DIRECTIONS FOR THIS TASK: Copy out exactly the lines beginning with the one that contains "A: Bos taurus (domestic cow)." and ending at the last line of the listing, skipping any pictures.

*** Opening INPUT MATERIAL ***

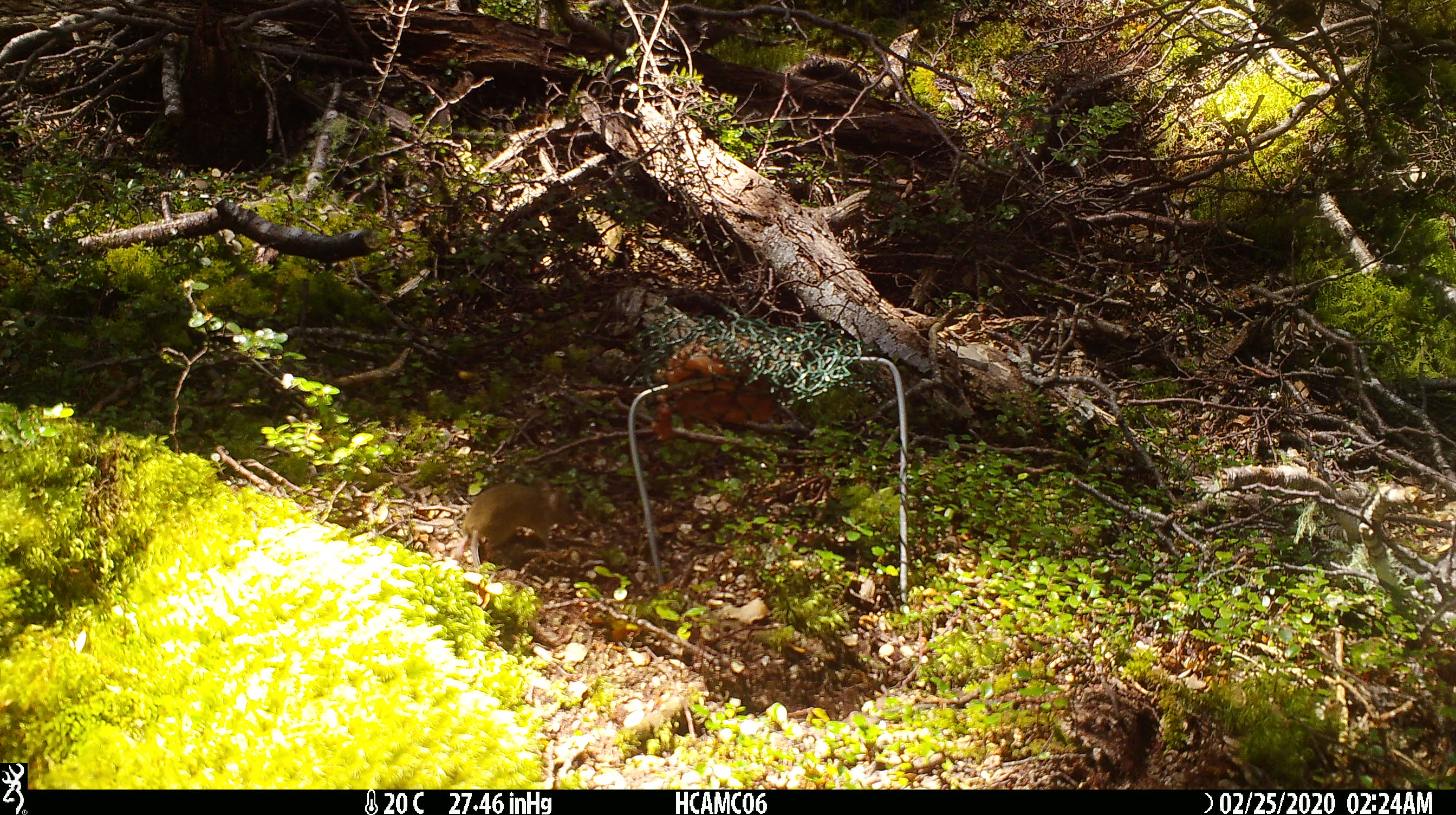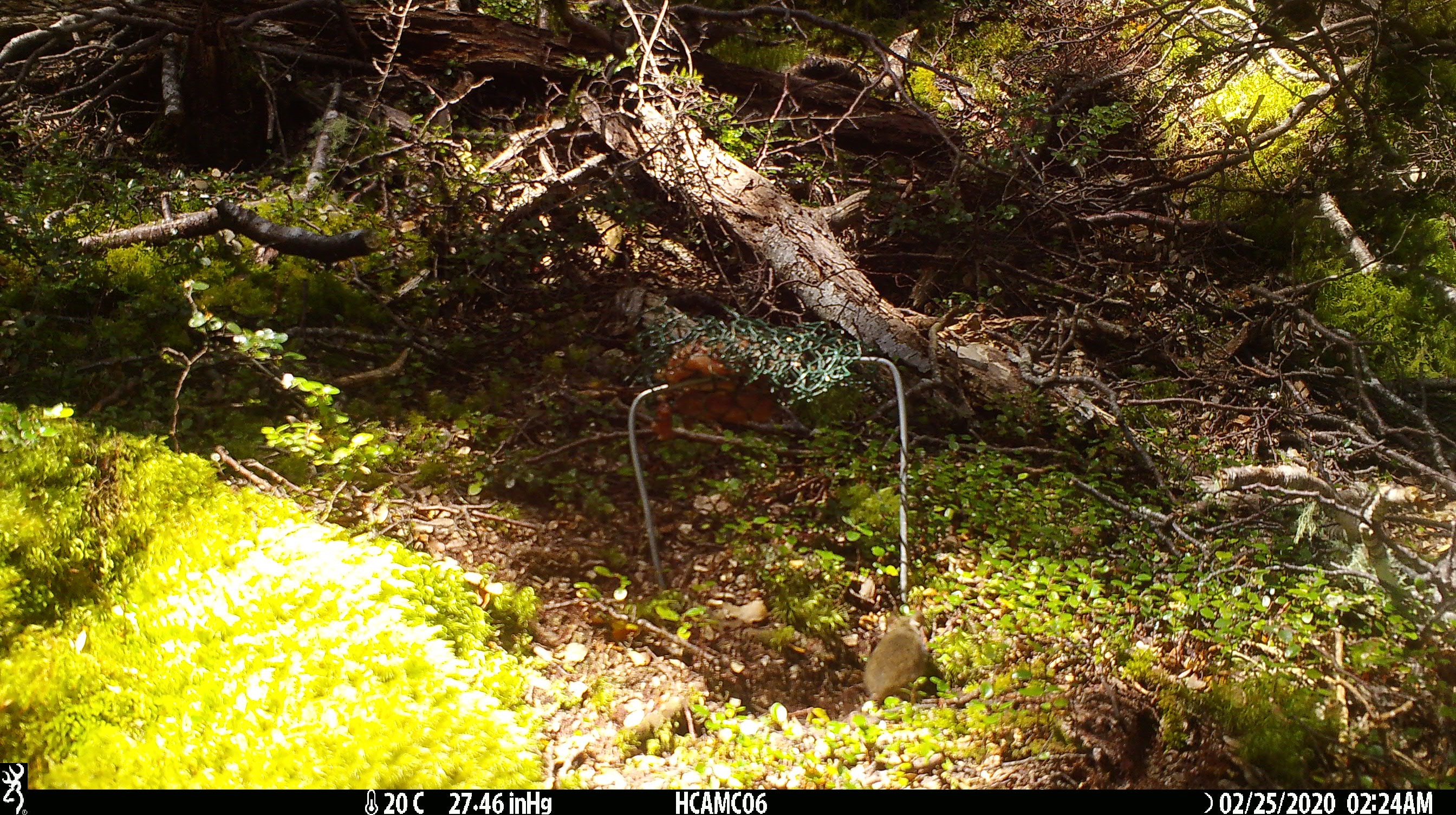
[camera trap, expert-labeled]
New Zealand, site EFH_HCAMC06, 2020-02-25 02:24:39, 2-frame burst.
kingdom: Animalia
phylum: Chordata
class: Mammalia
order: Rodentia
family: Muridae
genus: Mus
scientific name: Mus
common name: mouse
Mouse (Mus).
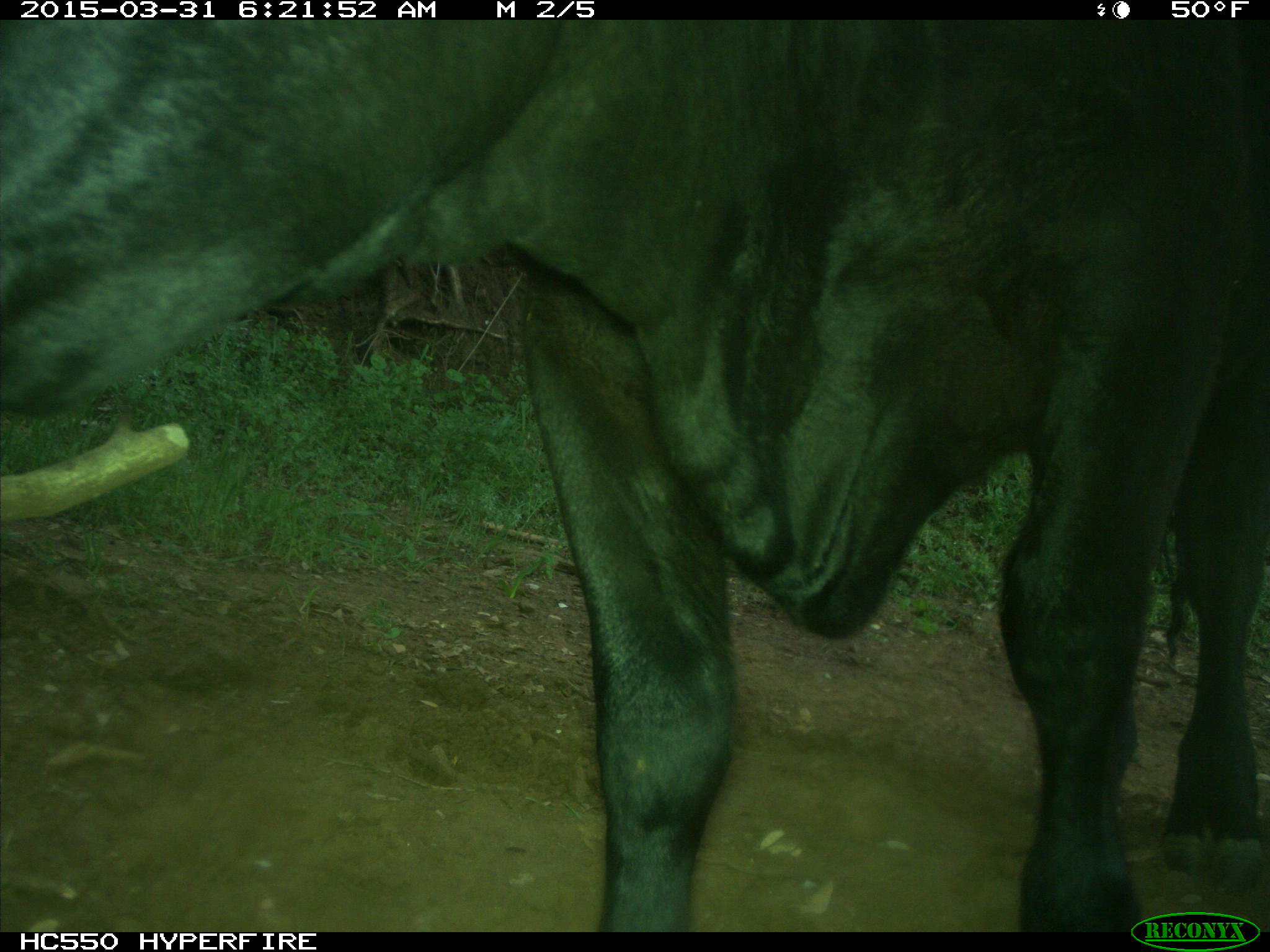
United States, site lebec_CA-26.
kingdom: Animalia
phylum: Chordata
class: Mammalia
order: Artiodactyla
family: Bovidae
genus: Bos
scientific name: Bos taurus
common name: domestic cow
Bos taurus (domestic cow).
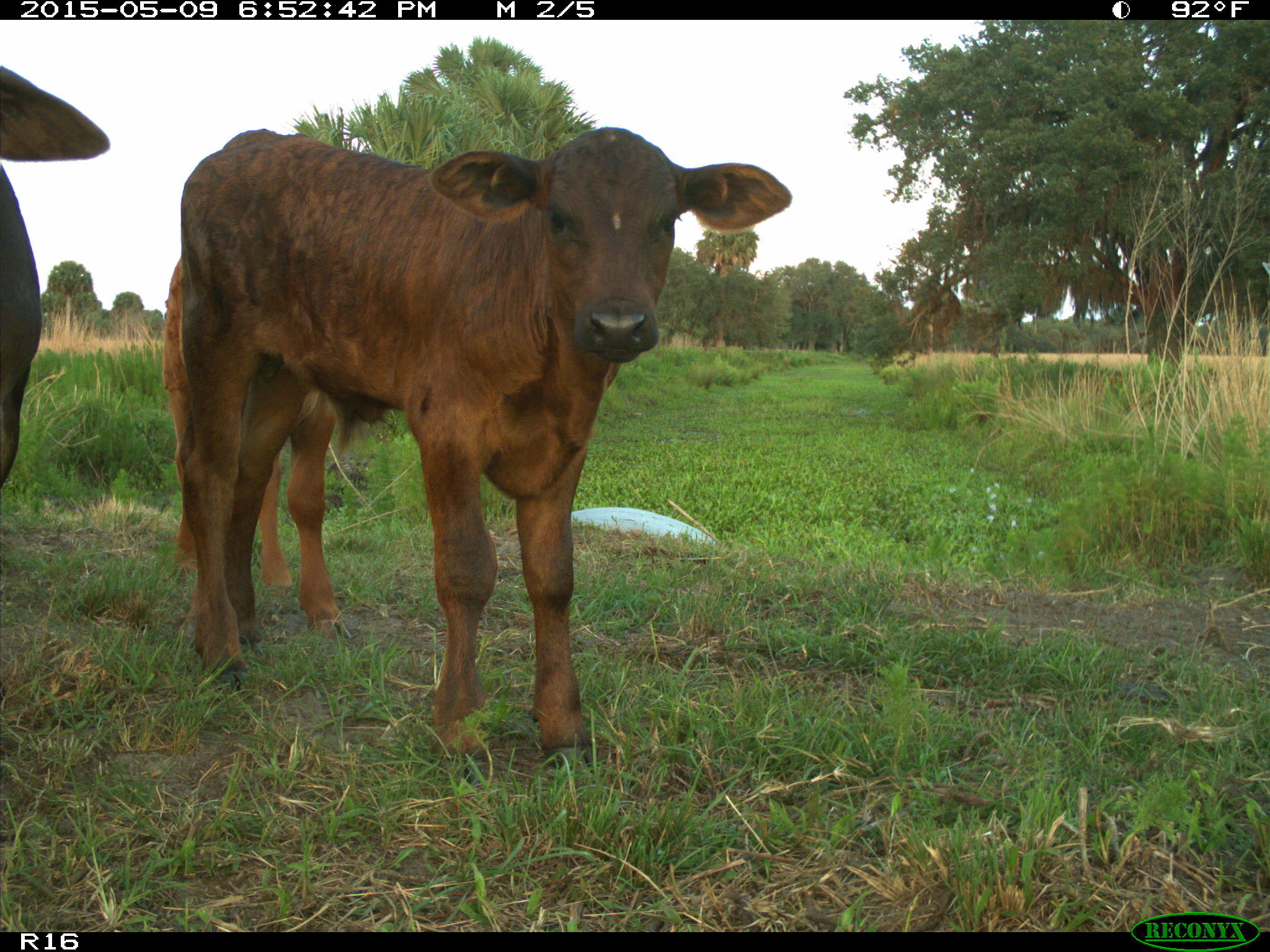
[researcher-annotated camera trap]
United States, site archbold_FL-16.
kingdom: Animalia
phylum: Chordata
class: Mammalia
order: Artiodactyla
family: Bovidae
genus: Bos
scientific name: Bos taurus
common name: domestic cow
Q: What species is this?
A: Bos taurus (domestic cow).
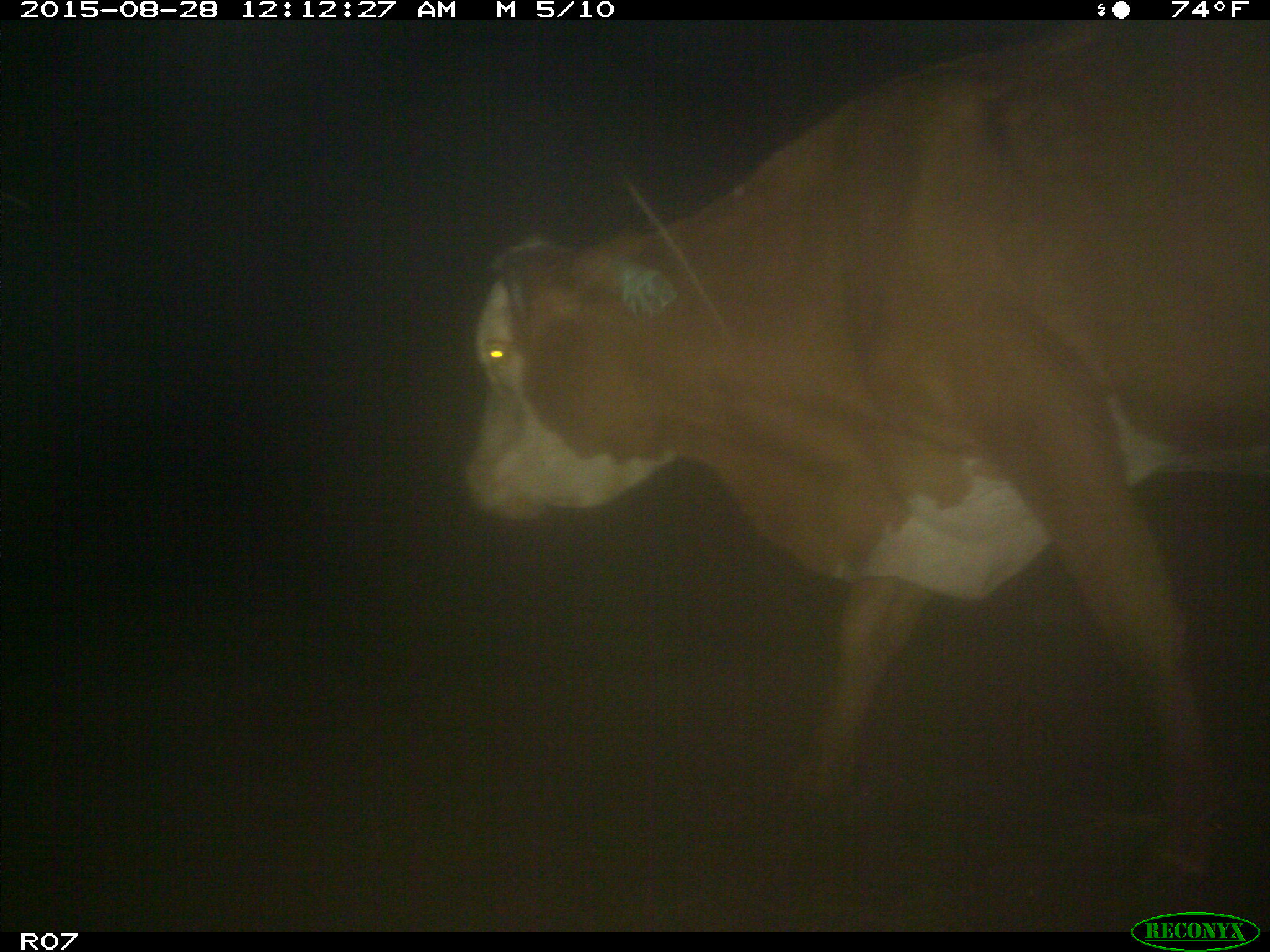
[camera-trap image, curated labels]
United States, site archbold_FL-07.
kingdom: Animalia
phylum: Chordata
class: Mammalia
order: Artiodactyla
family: Bovidae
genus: Bos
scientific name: Bos taurus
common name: domestic cow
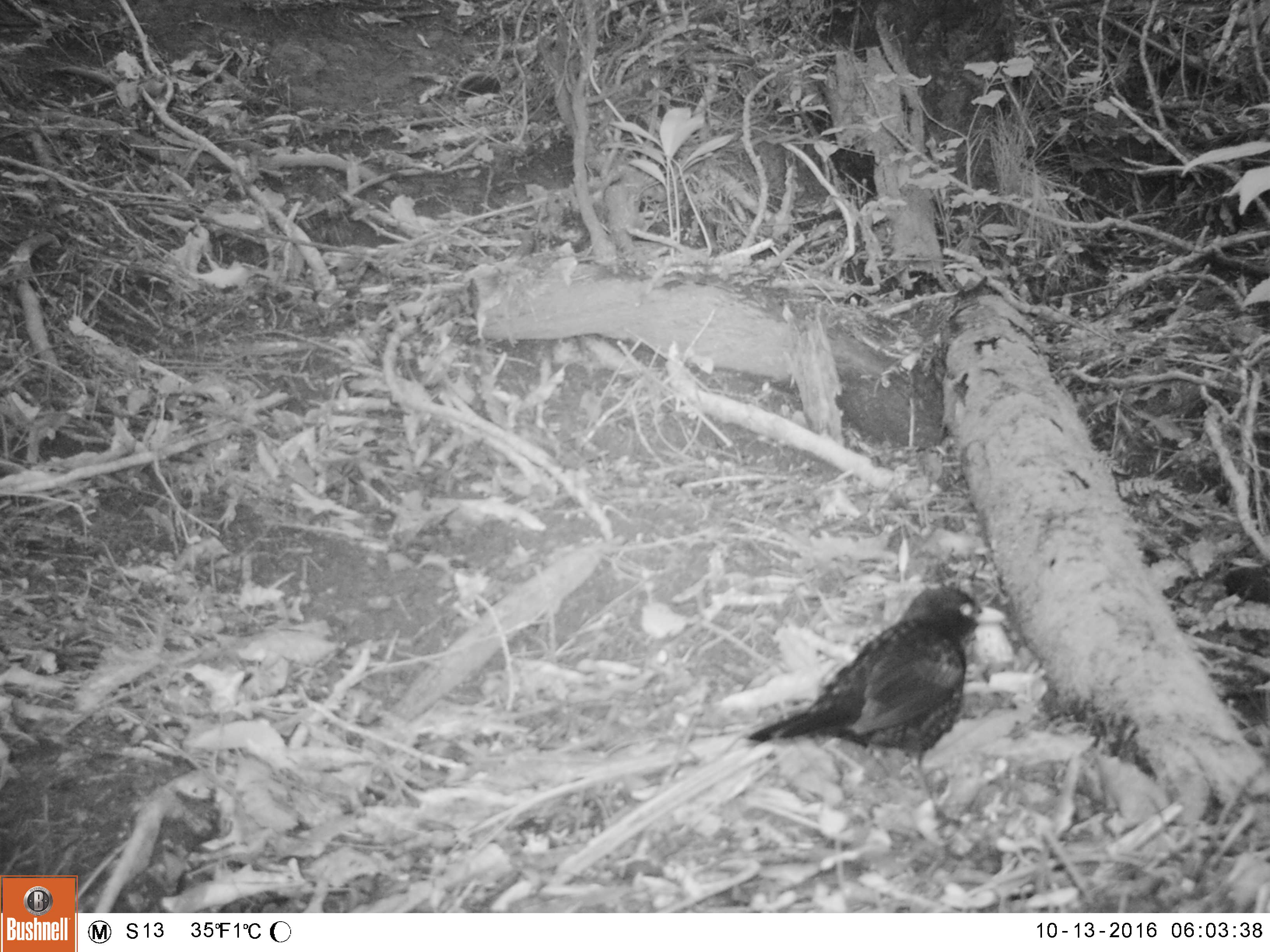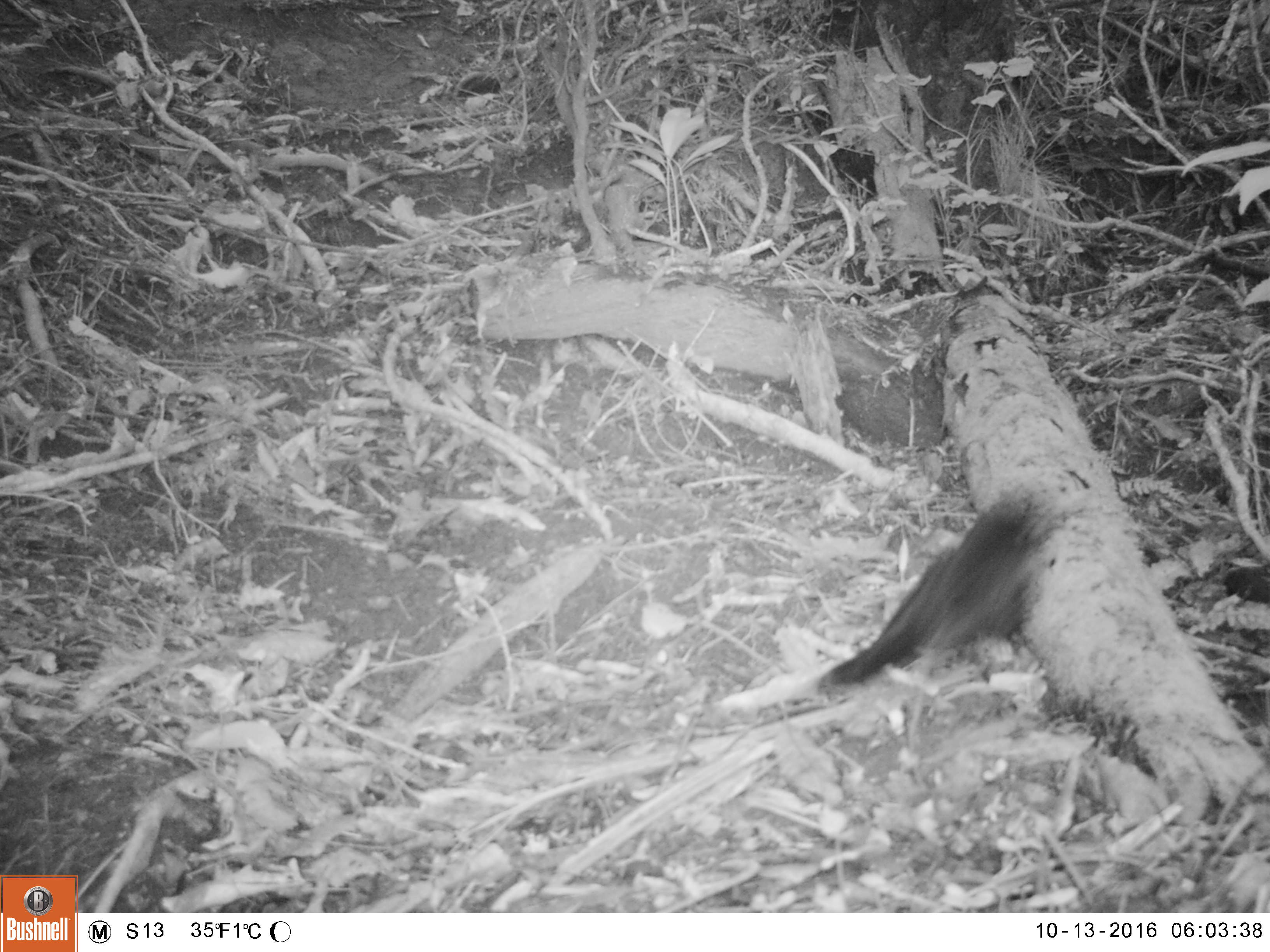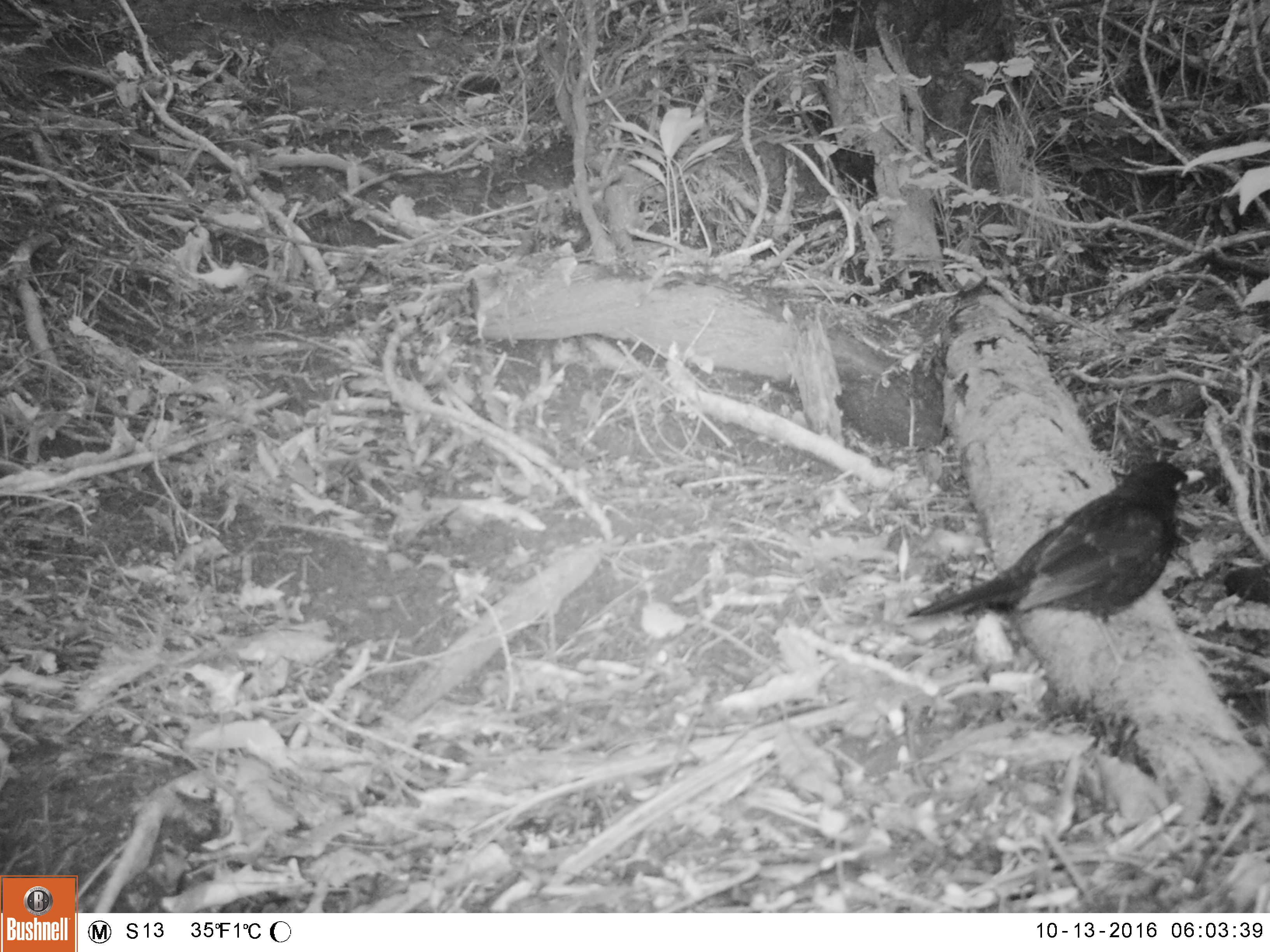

*** Closing INPUT MATERIAL ***

ANSWER SECTION:
A: Bos taurus (domestic cow).
[camera-trap image, curated labels]
United States, site archbold_FL-07.
kingdom: Animalia
phylum: Chordata
class: Mammalia
order: Artiodactyla
family: Bovidae
genus: Bos
scientific name: Bos taurus
common name: domestic cow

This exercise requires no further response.